═════ KUTIPAN ═════
Seruan Transparansi Lembaga Survei dalam Penilaian Citra Penegak Hukum

Kepri — Hasil survei terbaru dari Litbang Kompas menunjukkan peningkatan citra positif Komisi Pemberantasan Korupsi (KPK), dari 60,9 persen pada September 2024 menjadi 72,6 persen di Januari 2025. Ini merupakan pencapaian yang patut diapresiasi. Namun, sebagai akademisi dan praktisi hukum, saya ingin menekankan pentingnya pemahaman lebih mendalam terkait konteks, metodologi, dan parameter yang digunakan dalam survei ini. Pemahaman yang komprehensif sangat diperlukan agar hasil survei tidak hanya menjadi angka statistik, tetapi juga menjadi refleksi yang akurat terhadap kinerja lembaga penegak hukum secara keseluruhan.
Dalam diskusi mengenai citra lembaga penegak hukum, penting untuk tidak hanya berfokus pada persepsi satu institusi. Kontribusi kolektif dari semua pihak, termasuk kejaksaan, juga harus menjadi perhatian. Kejaksaan telah menunjukkan konsistensi dalam mengungkap berbagai kasus besar, memulihkan aset negara, dan menerapkan konsep keadilan restorat dan f. Oleh karena itu, transparansi lembaga survei menjadi kunci dalam memastikan data yang disampaikan kredibel, informatif, dan mendukung sinergi antar-institusi penegak hukum demi menjalankan tugas konstitusional secara optimal.
Kejaksaan: Konsisten dalam Penegakan Hukum dan Pemulihan Aset Negara
Kejaksaan, sebagai salah satu pilar utama penegakan hukum, telah mencatat berbagai keberhasilan signifikan dalam mengungkap kasus besar, memulihkan kerugian negara, dan menjaga akuntabilitas publik. Di antaranya:
1. Kasus Korupsi Jiwasraya
Dugaan korupsi dalam pengelolaan dana investasi PT Asuransi Jiwasraya mengakibatkan kerugian negara sebesar Rp16,8 triliun. Praktik manipulasi laporan keuangan dilakukan untuk menampilkan laba fiktif. Kejaksaan menetapkan 13 tersangka, termasuk direktur perusahaan, dan menyita aset berupa properti, kendaraan mewah, serta uang tunai guna menutupi kerugian negara.
2. Kasus Korupsi Asabri
Kasus serupa terjadi di PT Asabri dengan kerugian negara mencapai Rp22,7 triliun. Kejaksaan menetapkan beberapa tersangka, termasuk petinggi perusahaan dan mitra bisnis, serta menyita barang bukti berupa tanah, bangunan, saham, dan kendaraan mewah.
═════
TUJUAN 1: Tuliskan kembali baris-baris catatan tanpa perubahan, dimulai dari baris yang memuat "Leukocyte locations: 1167" dan berhenti setelah baris yang memuat "It is uninfected.".
═════ CATATAN MENTAH ═════
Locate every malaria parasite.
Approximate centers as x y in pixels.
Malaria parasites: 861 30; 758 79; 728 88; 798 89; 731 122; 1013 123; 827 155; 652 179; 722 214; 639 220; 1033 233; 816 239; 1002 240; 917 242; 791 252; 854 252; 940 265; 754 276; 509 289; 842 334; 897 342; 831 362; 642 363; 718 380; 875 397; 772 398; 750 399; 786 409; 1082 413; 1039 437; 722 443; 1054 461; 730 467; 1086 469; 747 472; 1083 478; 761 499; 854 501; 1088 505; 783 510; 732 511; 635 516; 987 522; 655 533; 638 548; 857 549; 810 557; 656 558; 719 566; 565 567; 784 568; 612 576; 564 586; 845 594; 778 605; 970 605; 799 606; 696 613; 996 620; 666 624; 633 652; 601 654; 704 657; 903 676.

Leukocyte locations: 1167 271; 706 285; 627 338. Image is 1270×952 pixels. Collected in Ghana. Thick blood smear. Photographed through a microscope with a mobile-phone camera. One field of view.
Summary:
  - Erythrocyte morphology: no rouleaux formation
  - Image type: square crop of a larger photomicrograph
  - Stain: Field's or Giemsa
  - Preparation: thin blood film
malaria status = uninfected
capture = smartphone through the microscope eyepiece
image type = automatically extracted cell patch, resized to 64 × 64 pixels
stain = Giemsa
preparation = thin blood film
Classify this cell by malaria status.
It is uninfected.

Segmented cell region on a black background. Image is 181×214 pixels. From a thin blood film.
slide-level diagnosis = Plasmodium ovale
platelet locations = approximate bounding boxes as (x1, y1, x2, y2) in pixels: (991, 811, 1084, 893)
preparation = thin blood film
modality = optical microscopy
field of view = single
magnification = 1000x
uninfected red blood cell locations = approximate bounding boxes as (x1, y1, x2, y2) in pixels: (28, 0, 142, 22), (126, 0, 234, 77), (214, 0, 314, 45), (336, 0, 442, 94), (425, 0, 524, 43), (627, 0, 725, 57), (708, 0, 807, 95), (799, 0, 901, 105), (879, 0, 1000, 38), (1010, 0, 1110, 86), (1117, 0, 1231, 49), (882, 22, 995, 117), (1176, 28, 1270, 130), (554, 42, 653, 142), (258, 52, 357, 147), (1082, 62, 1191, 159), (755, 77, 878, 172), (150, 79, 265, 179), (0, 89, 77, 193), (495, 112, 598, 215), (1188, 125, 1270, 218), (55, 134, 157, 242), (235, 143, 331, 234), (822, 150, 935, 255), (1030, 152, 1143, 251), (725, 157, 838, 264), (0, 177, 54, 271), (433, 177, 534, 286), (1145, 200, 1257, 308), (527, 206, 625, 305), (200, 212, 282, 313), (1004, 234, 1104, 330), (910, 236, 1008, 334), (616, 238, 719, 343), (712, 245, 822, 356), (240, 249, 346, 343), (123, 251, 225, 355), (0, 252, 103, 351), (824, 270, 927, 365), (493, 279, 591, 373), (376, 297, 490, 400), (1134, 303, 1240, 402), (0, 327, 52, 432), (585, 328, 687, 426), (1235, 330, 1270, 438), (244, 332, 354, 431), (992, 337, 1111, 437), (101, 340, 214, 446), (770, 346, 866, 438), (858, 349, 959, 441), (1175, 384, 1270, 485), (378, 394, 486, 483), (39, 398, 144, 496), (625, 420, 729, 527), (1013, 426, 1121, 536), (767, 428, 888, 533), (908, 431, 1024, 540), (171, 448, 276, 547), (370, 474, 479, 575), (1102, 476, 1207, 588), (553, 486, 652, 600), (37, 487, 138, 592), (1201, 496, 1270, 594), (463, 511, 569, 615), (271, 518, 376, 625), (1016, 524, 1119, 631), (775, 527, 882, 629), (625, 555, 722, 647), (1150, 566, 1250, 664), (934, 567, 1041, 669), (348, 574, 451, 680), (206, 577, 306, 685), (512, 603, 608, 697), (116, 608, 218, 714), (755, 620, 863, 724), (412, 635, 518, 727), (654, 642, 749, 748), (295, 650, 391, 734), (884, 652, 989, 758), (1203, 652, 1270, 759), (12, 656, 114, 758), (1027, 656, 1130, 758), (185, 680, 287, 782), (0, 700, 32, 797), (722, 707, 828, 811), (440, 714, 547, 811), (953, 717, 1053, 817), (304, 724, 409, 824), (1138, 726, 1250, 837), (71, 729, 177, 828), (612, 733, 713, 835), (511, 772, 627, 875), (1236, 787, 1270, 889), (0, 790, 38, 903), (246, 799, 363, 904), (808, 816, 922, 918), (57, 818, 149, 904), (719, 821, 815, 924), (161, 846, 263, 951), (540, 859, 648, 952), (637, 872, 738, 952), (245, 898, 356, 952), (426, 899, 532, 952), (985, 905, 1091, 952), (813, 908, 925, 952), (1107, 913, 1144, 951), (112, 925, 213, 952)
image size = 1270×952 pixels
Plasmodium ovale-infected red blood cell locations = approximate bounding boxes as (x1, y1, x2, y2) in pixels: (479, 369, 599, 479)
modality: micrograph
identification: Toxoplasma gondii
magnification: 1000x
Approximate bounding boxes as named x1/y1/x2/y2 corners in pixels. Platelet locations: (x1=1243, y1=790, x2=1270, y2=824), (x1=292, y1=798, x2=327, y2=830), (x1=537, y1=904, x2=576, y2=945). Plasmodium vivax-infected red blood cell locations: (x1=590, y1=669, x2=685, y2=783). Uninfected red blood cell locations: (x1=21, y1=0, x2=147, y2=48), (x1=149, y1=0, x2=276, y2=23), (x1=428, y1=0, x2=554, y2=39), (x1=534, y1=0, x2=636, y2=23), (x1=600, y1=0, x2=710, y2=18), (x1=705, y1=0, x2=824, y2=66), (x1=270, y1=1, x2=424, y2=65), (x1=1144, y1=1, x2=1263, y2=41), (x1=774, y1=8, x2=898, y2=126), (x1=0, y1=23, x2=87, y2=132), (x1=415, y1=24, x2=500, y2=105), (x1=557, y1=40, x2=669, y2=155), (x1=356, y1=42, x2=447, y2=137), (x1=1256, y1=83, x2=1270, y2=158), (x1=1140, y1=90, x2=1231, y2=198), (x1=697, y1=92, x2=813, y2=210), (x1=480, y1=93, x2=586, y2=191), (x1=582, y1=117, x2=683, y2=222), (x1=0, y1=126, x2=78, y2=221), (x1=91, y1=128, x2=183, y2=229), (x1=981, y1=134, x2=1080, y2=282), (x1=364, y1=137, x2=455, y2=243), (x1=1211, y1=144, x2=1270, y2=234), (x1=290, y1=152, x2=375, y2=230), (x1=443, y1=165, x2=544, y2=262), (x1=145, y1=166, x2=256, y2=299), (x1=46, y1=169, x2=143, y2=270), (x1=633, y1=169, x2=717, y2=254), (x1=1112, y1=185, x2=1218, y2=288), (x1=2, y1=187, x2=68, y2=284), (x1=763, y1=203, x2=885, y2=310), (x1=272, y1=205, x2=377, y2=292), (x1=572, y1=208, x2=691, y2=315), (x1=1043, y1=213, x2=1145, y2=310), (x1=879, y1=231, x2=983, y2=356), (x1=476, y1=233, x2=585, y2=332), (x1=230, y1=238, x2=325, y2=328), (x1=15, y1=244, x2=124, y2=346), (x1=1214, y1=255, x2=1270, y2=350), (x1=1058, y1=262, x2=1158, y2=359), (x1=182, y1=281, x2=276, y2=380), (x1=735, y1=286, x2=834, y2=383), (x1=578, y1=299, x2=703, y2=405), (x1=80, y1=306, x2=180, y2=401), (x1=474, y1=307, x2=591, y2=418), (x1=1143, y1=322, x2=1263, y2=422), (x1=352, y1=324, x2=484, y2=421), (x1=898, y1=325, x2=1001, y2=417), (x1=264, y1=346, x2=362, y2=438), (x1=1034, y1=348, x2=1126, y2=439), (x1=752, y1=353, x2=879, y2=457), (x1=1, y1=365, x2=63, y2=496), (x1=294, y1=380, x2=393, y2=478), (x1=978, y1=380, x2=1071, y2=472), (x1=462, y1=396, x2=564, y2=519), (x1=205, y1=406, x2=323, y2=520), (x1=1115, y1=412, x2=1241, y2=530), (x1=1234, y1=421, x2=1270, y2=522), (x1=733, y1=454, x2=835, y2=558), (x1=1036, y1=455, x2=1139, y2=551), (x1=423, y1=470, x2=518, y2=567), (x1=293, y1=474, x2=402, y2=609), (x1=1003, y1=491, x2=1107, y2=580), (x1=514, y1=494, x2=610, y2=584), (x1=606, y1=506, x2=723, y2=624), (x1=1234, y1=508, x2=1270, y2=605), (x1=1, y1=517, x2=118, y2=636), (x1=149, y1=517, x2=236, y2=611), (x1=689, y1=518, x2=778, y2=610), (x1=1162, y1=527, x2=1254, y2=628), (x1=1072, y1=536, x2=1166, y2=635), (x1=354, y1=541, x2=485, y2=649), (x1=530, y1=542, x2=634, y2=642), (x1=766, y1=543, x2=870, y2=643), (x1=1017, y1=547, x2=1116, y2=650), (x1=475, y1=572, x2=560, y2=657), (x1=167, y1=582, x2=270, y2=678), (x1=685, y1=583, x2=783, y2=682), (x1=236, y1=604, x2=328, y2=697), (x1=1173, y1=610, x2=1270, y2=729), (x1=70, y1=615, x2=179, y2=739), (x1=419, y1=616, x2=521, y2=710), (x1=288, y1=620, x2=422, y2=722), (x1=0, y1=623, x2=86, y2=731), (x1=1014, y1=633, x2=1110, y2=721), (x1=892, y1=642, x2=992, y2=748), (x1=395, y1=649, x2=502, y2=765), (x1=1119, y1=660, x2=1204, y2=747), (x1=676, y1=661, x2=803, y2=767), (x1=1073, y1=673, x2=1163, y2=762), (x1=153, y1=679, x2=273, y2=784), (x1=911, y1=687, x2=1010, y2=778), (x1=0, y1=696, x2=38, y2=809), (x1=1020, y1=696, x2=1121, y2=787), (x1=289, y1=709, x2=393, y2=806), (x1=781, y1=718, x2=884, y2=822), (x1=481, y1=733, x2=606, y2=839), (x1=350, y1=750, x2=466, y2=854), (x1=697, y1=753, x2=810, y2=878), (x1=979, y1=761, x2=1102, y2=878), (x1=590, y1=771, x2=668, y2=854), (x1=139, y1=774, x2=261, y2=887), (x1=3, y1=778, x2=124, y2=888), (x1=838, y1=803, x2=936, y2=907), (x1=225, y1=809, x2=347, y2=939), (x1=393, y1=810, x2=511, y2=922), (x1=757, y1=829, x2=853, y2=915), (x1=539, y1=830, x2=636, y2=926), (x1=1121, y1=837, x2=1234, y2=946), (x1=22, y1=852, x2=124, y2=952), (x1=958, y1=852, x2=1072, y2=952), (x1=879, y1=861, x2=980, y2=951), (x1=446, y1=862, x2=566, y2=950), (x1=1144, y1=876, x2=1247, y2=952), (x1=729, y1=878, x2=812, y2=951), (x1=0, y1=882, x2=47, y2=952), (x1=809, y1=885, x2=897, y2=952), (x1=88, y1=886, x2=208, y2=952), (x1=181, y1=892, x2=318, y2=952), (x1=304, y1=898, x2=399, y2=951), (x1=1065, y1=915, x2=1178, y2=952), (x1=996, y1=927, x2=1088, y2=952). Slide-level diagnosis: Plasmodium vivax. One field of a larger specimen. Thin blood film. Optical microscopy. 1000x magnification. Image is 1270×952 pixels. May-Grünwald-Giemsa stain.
═════
TUJUAN 2: Ringkaslah kutipan tentang transparansi lembaga survei dan citra penegak hukum dalam dua kalimat.

KELUARAN 1:
Leukocyte locations: 1167 271; 706 285; 627 338. Image is 1270×952 pixels. Collected in Ghana. Thick blood smear. Photographed through a microscope with a mobile-phone camera. One field of view.
Summary:
  - Erythrocyte morphology: no rouleaux formation
  - Image type: square crop of a larger photomicrograph
  - Stain: Field's or Giemsa
  - Preparation: thin blood film
malaria status = uninfected
capture = smartphone through the microscope eyepiece
image type = automatically extracted cell patch, resized to 64 × 64 pixels
stain = Giemsa
preparation = thin blood film
Classify this cell by malaria status.
It is uninfected.

KELUARAN 2: Survei Litbang Kompas menunjukkan citra positif KPK naik dari 60,9 persen pada September 2024 menjadi 72,6 persen pada Januari 2025, tetapi penulis menekankan perlunya pemahaman atas konteks, metodologi, dan parameter survei serta transparansi lembaga survei agar data kredibel dan mendukung sinergi antar-institusi penegak hukum. Penulis juga menyoroti kontribusi kejaksaan, yang mencatat keberhasilan dalam kasus korupsi Jiwasraya dengan kerugian negara Rp16,8 triliun dan kasus Asabri dengan kerugian Rp22,7 triliun, termasuk penetapan tersangka dan penyitaan aset.